In a 2019 Nielsen global survey, consumers were already listing augmented and virtual reality as the top technologies they were seeking to assist them in their daily lives, with 51% saying they were willing to use AR/VR to assess products. Given that IBM estimates the pandemic has accelerated the shift to digital shopping by roughly five years, it’s easy to see why the Harvard Business Review concludes, “Once a nice-to-have feature, AR has quickly become an essential technology for retailers.”
The value of global e-commerce sales is forecast to reach $4.9 trillion by the end of 2021, representing 20% of all retail sales worldwide. For businesses fighting for a share of this lucrative market, where should AR fit into their e-commerce strategy? The answer, as far as consumers are concerned, is right at the heart of it.
78% of people surveyed said AR is a fun way to interact with brands, while 74% said AR can bridge the gap between the online and offline worlds. Given consumers' evident appetite for the technology, it is perhaps no surprise that numerous case studies show an increase in customer engagement with products where AR visualisation is offered.
Furthermore, research suggests AR is no longer an optional extra. 75% of consumers surveyed said they now expect an AR experience when shopping online, with 61% preferring to make purchases on sites that offer AR functionality.
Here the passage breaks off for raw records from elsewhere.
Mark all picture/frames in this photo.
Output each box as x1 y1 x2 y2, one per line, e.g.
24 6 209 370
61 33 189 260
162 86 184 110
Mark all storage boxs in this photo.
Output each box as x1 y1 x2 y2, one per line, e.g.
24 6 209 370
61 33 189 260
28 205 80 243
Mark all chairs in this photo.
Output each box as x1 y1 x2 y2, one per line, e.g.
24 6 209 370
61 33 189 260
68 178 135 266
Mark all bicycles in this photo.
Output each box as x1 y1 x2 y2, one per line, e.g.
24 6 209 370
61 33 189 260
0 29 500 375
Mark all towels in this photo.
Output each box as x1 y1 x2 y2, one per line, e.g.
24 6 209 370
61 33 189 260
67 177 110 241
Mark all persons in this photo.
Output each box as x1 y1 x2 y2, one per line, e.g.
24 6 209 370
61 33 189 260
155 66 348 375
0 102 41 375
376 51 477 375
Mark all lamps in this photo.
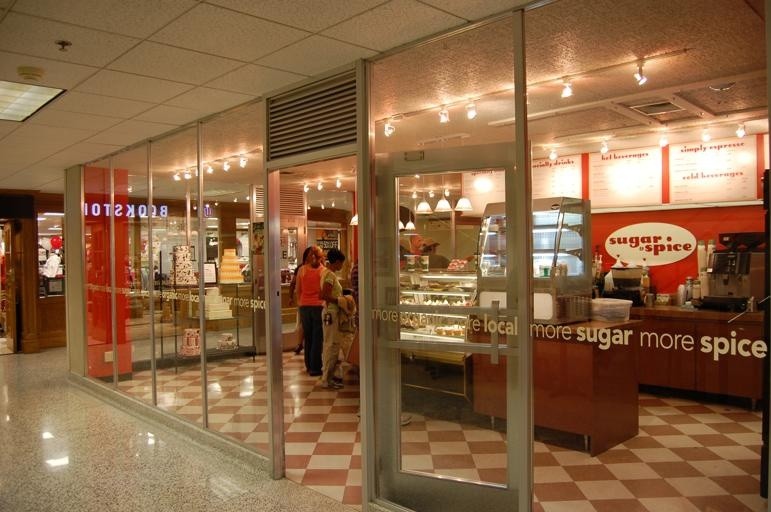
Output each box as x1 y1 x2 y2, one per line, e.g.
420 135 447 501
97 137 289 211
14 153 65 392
350 168 359 225
542 116 767 160
373 52 690 136
299 172 355 193
172 145 263 181
398 171 473 232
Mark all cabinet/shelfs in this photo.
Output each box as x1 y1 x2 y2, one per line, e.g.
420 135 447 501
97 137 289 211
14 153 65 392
401 265 479 426
477 197 591 326
165 283 256 373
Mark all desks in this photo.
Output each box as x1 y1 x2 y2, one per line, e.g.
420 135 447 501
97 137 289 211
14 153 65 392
471 318 644 457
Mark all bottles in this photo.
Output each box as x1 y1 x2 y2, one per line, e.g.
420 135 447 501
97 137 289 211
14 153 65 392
678 240 715 307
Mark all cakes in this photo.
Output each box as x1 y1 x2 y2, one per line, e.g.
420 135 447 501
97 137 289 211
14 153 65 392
219 249 246 284
196 287 233 320
168 245 197 285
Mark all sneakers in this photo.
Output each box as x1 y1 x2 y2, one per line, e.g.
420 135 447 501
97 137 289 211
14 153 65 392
293 344 344 391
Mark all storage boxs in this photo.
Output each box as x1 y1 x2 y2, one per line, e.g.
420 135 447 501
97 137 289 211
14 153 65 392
594 298 633 322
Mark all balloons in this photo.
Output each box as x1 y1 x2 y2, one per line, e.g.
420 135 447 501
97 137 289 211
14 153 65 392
51 236 63 249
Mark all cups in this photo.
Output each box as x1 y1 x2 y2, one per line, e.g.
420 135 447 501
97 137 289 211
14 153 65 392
644 294 654 307
407 256 415 271
421 256 430 270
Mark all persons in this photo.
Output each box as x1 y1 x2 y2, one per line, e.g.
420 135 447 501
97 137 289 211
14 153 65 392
401 414 413 425
421 236 452 269
317 247 357 390
287 246 313 353
295 245 328 376
410 233 424 255
400 242 412 271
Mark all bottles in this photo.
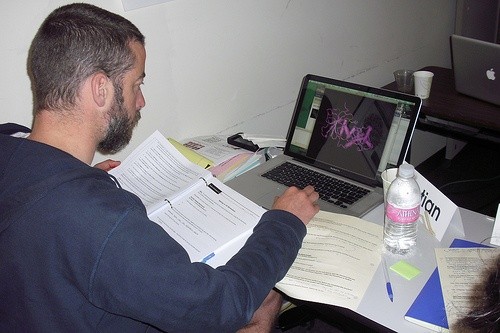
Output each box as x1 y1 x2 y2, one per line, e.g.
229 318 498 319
382 165 421 255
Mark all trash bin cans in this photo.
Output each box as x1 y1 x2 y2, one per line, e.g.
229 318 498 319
382 258 393 302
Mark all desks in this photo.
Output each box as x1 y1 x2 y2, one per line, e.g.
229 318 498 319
108 66 500 333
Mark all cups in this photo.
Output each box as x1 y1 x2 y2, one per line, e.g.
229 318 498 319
380 168 398 206
413 71 434 98
393 69 414 93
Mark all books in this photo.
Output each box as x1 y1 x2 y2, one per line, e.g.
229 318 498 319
109 129 268 264
168 133 289 183
270 203 391 313
403 238 500 333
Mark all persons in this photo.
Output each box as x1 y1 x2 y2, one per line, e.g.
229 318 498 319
0 3 322 333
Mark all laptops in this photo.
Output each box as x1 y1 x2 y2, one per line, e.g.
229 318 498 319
448 34 500 106
222 73 422 219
With retailers reporting instances of conversion rates doubling or even tripling for products where AR is used, it becomes strikingly clear that those not investing to meet consumers’ expectations risk being left behind.
Global spend on AR and VR is projected to increase sixfold by 2024, while the technology that enables it will become ever less intrusive as manufacturers harness synergies with emerging trends like wearables.
The major players in Silicon Valley have all expanded their investments in AR, with Google already incorporating AR in its search results and Facebook rumoured to be developing an ARenabled smartwatch. Perhaps most importantly, Apple is expected to release dedicated AR devices as soon as 2022; with their track record in popularising consumer tech, it seems likely the adoption of AR will only accelerate.
“By 2030, we will be able to enter digital environments that appear completely real to all our five senses.”
- Ericsson Consumer Lab
Businesses are already seeing tangible results from their investments in AR, while consumer demand for the technology, supercharged by the pandemic, can only continue to grow, fueled by its ubiquity and convenience.
Facebook assert that, “[there is] the possibility we are standing on the cusp of AR and VR as the next computing platform,” and the implications of that will affect every facet of the internet going forward.
Any digital interaction that currently takes place in 2D through conventional hardware will one day soon take place in the AR realm. With the impetus to invest in AR coming from both their competitors and their customers, businesses that fail to adapt will inevitably lose out in these competitive markets.